Pak Mardi meredakan napasnya yang memburu, satu tangannya masuk ke dalam saku celananya, mengambil satu bungkus kecil yang berisi beberapa butir pil berwarna putih kebiruan. Kemudian dengan langkah masih lunglai, pria itu menuju ke dapur, mengambil segelas air. Dua butir pil ditelannya sementara satu butir dihancurkan di atas sendok dengan ditetesi air. Pil yang sudah mencair itu kemudian dioleskan merata ke batang penisnya yang masih terkulai lemah. Khasiatnya langsung terlihat. Pil yang diminumnya terasa menghangatkan perutnya, menyebar ke bawah ke selangkangannya. Mendorong ke kantung bijinya dan bertemu dengan reaksi pil cair yang dioleskan ke batang penis. Penisnya menghangat, perlahan menegang kaku. Dibantu dengan urutan dari jari-jarinya, penis itu telah bangun lagi dengan ajaib.
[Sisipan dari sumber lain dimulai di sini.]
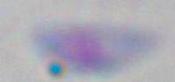
modality: micrograph
identification: Toxoplasma gondii
magnification: 1000xReport the malaria status of this cell.
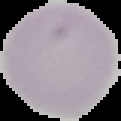
Uninfected.

Summary:
  - Image type: cell region segmented out of the field of view; surrounding area masked to black
  - Preparation: thin blood film
  - Image size: 121×121 pixelsIdentify the parasite.
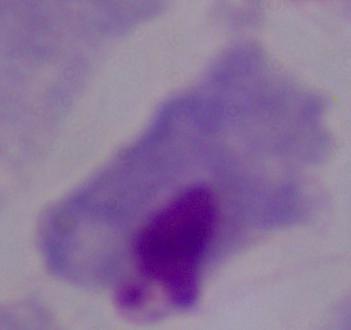

A trichomonad.

Summary:
  - Magnification: 1000x
  - Modality: photomicrographReport the malaria status of this cell.
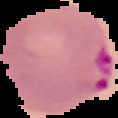

Parasitized.

Image is 118×118 pixels. From a thin blood film. Cell region segmented out of the field of view; the surrounding area is masked to black.Assess the background quality.
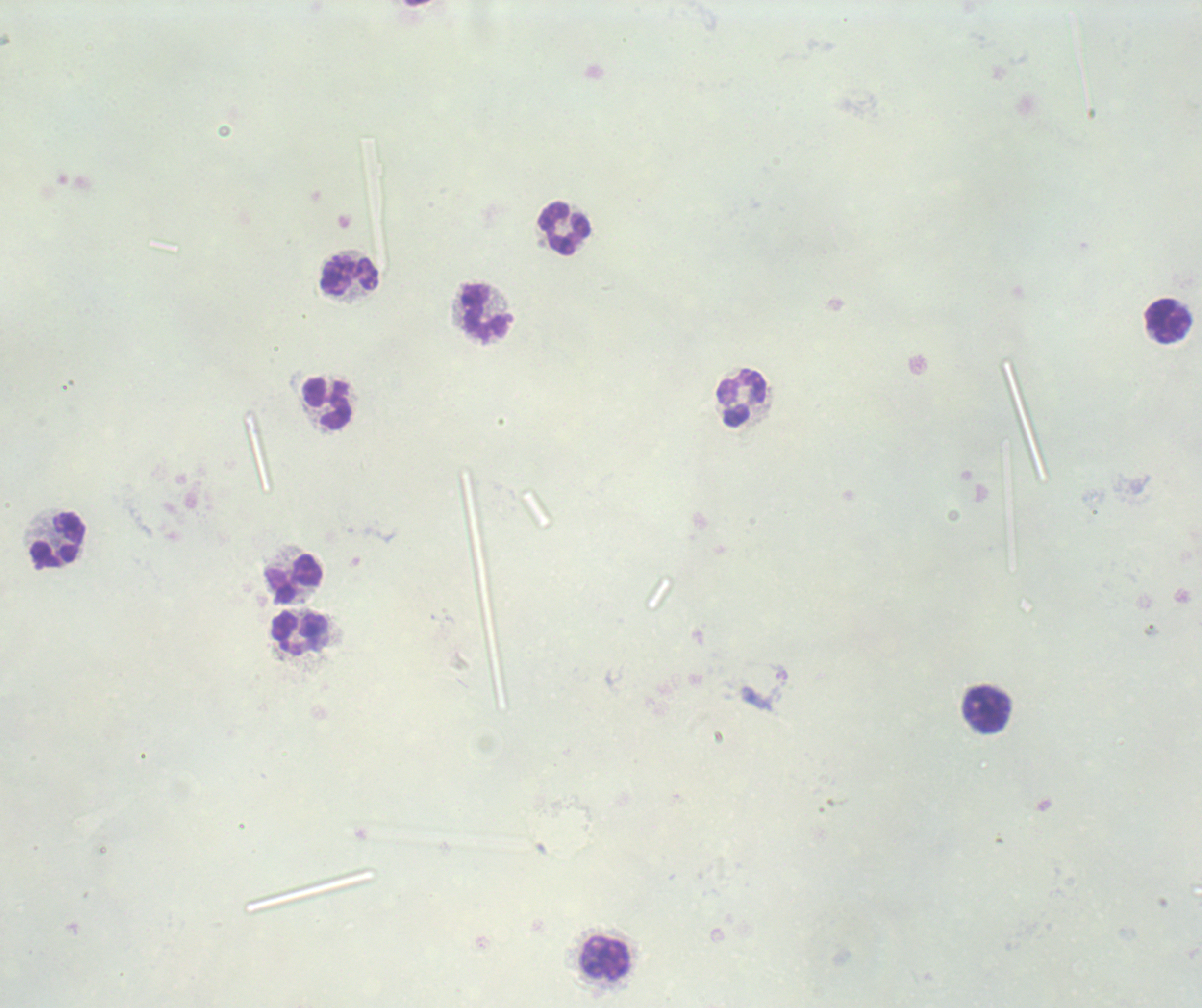
Satisfactory.

Approximate object centers, in pixels from the top-left corner. Leukocyte locations: (x=565, y=228), (x=350, y=276), (x=485, y=312), (x=1168, y=321), (x=741, y=398), (x=328, y=404), (x=59, y=540), (x=294, y=579), (x=300, y=634), (x=987, y=709), (x=606, y=958). Result: no Plasmodium parasites seen. Captured at 100x magnification. Previously used in an actual diagnosis. Romanowsky stain. Image is 1202×1008 pixels. Single field of view. Thick blood smear.Locate every malaria parasite and every leukocyte.
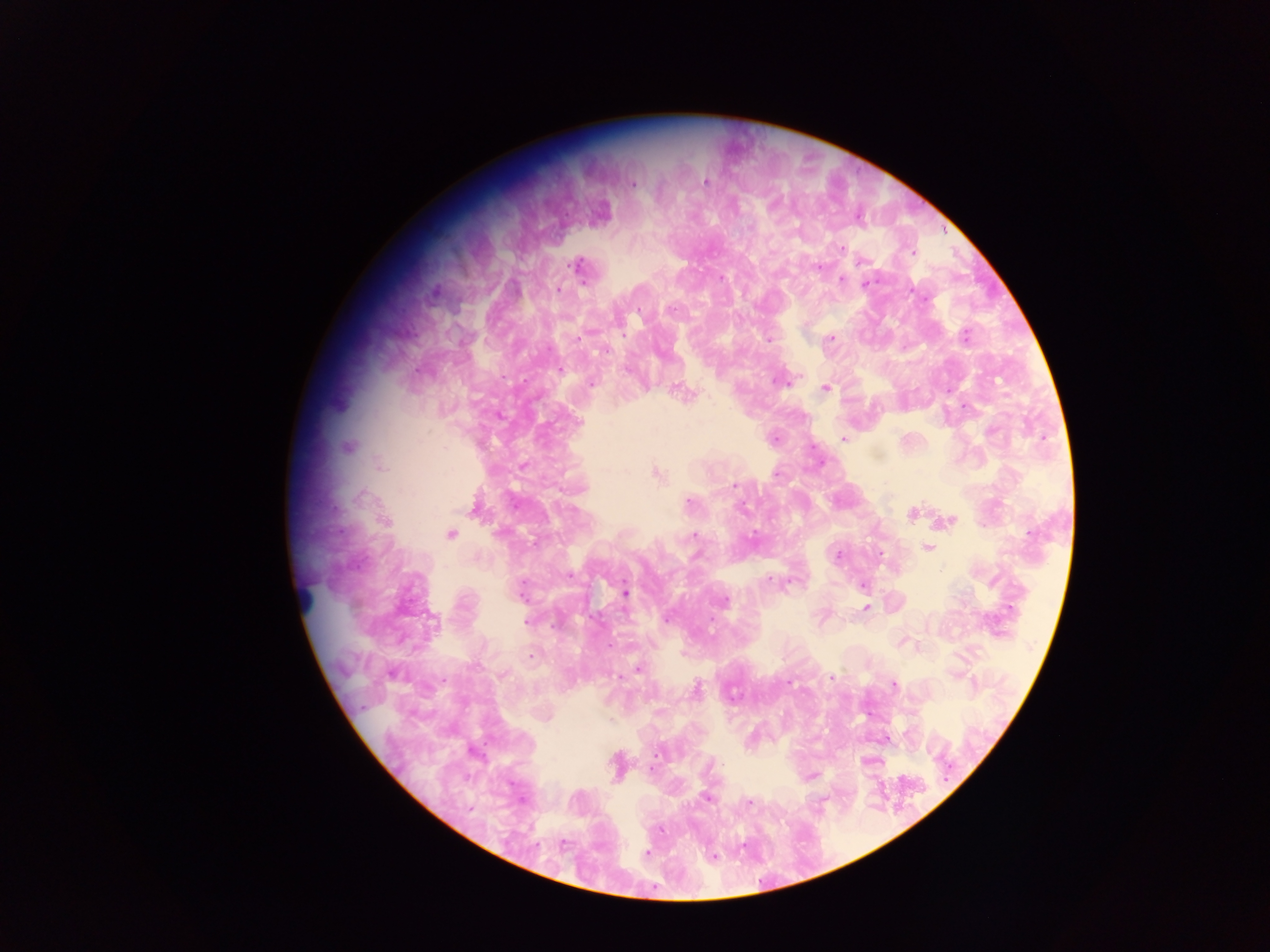

Approximate centers as [x, y] in pixels.
Malaria parasites: [705, 181], [632, 184], [842, 248], [912, 252], [862, 261], [577, 266], [819, 267], [721, 278], [841, 280], [866, 284], [558, 289], [638, 310], [670, 310], [965, 335], [579, 338], [830, 339], [768, 340], [605, 351], [559, 370], [778, 381], [591, 384], [824, 388], [965, 406], [843, 438], [774, 439], [346, 447], [380, 467], [657, 474], [734, 485], [689, 503], [912, 514], [949, 521], [386, 522], [451, 534], [692, 536], [752, 536], [927, 548], [880, 554], [838, 555], [570, 576], [770, 580], [863, 586], [625, 593], [724, 601], [866, 608], [667, 619], [527, 621], [530, 657], [637, 668], [504, 675], [832, 678], [789, 683], [893, 685], [696, 690], [657, 753], [722, 764], [812, 776], [706, 797], [748, 802], [470, 809], [661, 829], [564, 844], [646, 854], [712, 856].
Leukocytes: [303, 596].

One field of view. Photographed through a microscope with a mobile-phone camera. Thick blood film. Image is 1270×952 pixels. Sample from Ghana.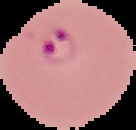

Summary:
  - Result: malaria parasites detected
  - Image type: segmented cell region on a black background
  - Image size: 136×130 pixels
  - Preparation: thin blood smearReport the malaria status of this cell.
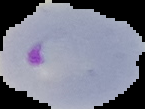

It is parasitized.

From a thin blood film. Segmented cell region on a black background. Image is 145×109 pixels.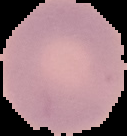

{
  "image_size": "127×136 pixels",
  "malaria_status": "uninfected",
  "image_type": "segmented cell region with the area outside set to black",
  "preparation": "thin blood film"
}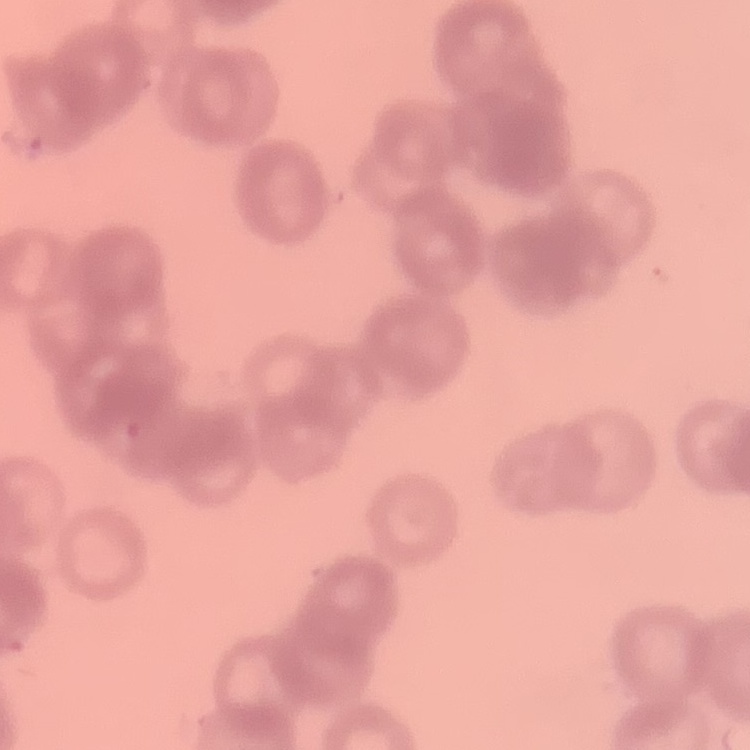

red blood cell morphology = rouleaux formation
preparation = thin blood film
stain = Field's or Giemsa
image type = square crop of a larger photomicrograph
Ya, pil yang dibeli mahal dari toko jamu cina di kota telah mampu membantunya dari rasa malu akibat lemahnya kemampuan di ranjang. Dia kini mempunyai rasa percaya diri ketika hendak bercinta.

Kini, dengan langkah gagah. Pak Mardi mendatangi kamar, di mana Sri tengah tergeletak mengangkang di atas ranjang, satu tangannya aktif dengan jarinya menggosok-gosok satu titik di vaginanya yang lebar. Sementara tangan yang lain sibuk meremas-remas buah dadanya sendiri.

Melihat Pak Mardi masuk dengan batang penis siap tempur, Sri tersenyum genit, ia segera membalik menungging, kemudian merangkak mundur sampai di tepi ranjang. Ia menengok dengan mata sayu, “Langsung saja, Mas. Sri sudah tidak tahan,” rengeknya manja sambil menggigit bibir.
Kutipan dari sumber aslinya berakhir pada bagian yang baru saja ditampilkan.